TÂCHE COURTE 1: Pouvez-vous réécrire sous forme de liste plus brève le paragraphe de l'article sur le cardinal Ambongo qui commence par « Plus récemment, l'archevêché », en conservant ses faits principaux ?
TÂCHE COURTE 2: Pouvez-vous reprendre l'article sur le cardinal Ambongo après sa dernière phrase et en écrire la suite ?

A Kinshasa, et sans doute à travers l’immense RDC, l’opinion savait qu’avec un groupe de prélats de son obédience, le cardinal kinois Fridolin Ambongo n’appréciait pas particulièrement ni l’UDPS ni le nouveau chef de l’Etat Félix Tshisekedi. Un désamour qui s’était manifesté aussitôt après la proclamation des résultats de la présidentielle de fin décembre 2018, véhémentement contestés par l’alors archevêque de Kinshasa et quelques autres calottes sacrées de l’église catholique ayant en commun leur appartenance géographique à l’Ouest du pays de Lumumba et leur prépondérance au sein du Conseil permanent des évêques du Congo. On rappelle que hiérarques boycottèrent l’inauguration du 5ème président rd congolais. Ce n’est que début mars 2019, trois mois après la prise de ses nouvelles fonctions par Tshisekedi, que le tout récent cardinal kinois se résolu à accepter la réalité en déclarant du bout des lèvres que «maintenant que Félix est au pouvoir, même s’il a été imposé par Kabila, nous voulons composer avec lui», selon le quotidien catholique français La Croix. «Nous pensons que même que du mal, il est possible de tirer quelque bien. Et de son côté, le nouveau président de la République doit aussi donner des gages pour tenter de corriger ce mal initial», avait-il ajouté.
Contestataire clérical
Plus récemment, l’archevêché de la capitale a brillé de mille feux dans la contestation de la désignation du nouveau président de la Commission électorale nationale indépendante (CENI), au motif de proximité ethno-régionale avec le président de la République. Le cardinal Ambongo et sa CENCO, soutenus par l’Eglise du Christ au Congo, se sont jurés par tous les dieux de faire échec au processus électoral ainsi enclenché. C’est de notoriété publique. Autant que l’est la mise sur orbite des forces sociales et politiques de la Nation, un regroupement de tout ce que le landerneau politique congolais compte d’opposants à Félix Tshisekedi, chargé notamment de manifestations publiques contre le pouvoir incarné par ce dernier.

DONNÉES ENREGISTRÉES:
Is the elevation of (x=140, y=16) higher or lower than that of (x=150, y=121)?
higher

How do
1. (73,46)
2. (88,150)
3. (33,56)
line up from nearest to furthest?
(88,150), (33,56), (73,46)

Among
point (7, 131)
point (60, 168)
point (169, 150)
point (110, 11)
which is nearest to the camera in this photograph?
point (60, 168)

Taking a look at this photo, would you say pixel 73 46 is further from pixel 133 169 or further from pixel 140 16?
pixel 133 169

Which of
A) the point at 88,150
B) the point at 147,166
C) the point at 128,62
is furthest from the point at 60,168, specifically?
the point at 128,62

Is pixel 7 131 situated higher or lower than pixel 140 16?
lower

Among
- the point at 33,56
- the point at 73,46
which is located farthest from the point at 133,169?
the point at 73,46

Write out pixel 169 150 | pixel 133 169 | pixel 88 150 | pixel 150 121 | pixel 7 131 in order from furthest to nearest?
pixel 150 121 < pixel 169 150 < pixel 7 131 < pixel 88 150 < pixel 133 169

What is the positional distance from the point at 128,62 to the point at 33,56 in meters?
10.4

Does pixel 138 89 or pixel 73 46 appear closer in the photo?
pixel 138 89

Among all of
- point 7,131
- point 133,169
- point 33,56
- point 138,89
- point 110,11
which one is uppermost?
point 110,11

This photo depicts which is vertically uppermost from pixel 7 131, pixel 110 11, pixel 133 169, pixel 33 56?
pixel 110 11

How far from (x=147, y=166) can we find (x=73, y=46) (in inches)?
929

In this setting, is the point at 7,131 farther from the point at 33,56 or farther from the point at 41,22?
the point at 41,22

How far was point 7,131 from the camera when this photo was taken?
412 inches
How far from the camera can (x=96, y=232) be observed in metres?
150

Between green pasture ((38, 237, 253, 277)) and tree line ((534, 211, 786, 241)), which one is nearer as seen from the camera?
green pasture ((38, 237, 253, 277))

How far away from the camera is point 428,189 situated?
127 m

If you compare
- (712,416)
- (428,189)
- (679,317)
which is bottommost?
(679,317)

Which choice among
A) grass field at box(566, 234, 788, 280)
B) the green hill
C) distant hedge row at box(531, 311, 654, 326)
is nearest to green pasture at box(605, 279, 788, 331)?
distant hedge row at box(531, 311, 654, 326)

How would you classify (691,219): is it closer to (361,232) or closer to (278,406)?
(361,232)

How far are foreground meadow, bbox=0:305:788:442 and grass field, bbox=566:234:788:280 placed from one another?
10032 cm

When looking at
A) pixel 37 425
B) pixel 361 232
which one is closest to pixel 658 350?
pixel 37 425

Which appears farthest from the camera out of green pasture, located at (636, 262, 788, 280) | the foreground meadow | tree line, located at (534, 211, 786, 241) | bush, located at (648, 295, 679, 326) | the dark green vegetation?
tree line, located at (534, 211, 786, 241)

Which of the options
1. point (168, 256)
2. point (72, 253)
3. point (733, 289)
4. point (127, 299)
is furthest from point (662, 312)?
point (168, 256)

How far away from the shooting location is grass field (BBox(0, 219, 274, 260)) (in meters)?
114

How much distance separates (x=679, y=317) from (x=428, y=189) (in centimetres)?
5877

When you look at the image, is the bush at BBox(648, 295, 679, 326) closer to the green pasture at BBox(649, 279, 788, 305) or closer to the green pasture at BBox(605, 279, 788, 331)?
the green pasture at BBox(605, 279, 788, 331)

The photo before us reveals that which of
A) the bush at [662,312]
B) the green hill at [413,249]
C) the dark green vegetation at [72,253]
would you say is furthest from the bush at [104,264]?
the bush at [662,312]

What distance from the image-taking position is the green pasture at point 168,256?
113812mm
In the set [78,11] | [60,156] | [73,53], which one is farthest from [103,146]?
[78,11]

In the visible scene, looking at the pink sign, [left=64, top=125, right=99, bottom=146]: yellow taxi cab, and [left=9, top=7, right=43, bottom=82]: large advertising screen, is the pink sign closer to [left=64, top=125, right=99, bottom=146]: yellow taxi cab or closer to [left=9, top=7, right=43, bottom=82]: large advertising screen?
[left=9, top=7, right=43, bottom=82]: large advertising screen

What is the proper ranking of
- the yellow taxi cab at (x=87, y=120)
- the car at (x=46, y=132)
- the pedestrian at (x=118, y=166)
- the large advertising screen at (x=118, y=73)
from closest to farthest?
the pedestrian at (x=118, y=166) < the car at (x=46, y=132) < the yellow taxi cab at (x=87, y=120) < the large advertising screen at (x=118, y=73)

RÉSULTAT DE L'EXERCICE 1:
- L'archevêché de Kinshasa a vivement contesté la désignation du nouveau président de la CENI, en invoquant sa proximité ethno-régionale avec le président de la République.
- Le cardinal Ambongo et la CENCO, soutenus par l'Église du Christ au Congo, ont juré de faire échouer le processus électoral ainsi lancé.
- Le lancement des forces sociales et politiques de la Nation est aussi de notoriété publique. Ce regroupement des opposants à Félix Tshisekedi est notamment chargé d'organiser des manifestations publiques contre son pouvoir.

RÉSULTAT DE L'EXERCICE 2:
Plus politique qu’Ambongo, dont le CV vante les exploits ‘‘révolutionnaires’’ du jeune séminariste qu’était l’ancien archevêque de Mbandaka -Bikoro, on ne trouve pas. L’homme ne se contient manifestement plus et pète littéralement les plombs lorsqu’il se déclare, sans sourciller, se sentir «en insécurité à Kinshasa». Fridolin Ambongo l’a dit à nos confrères de Jeune Afrique : «Aujourd’hui, je ne me sens plus en sécurité dans la ville de Kinshasa. Non. Je ne peux pas savoir de quel côté viendront les attaques de demain. Nous savons qui tire les ficelles, mais ceux qui sont manipulés, nous ne les connaissons pas. Ça peut-être un conducteur de moto, un automobiliste ou un piéton. Donc non, le cardinal que je suis n’est plus en sécurité». La complainte n’en est pas une. Elle résonne comme un cri de guerre du combattant et un appel de renforts et de soutiens tant politiques que logistiques par l’archevêque de Kinshasa.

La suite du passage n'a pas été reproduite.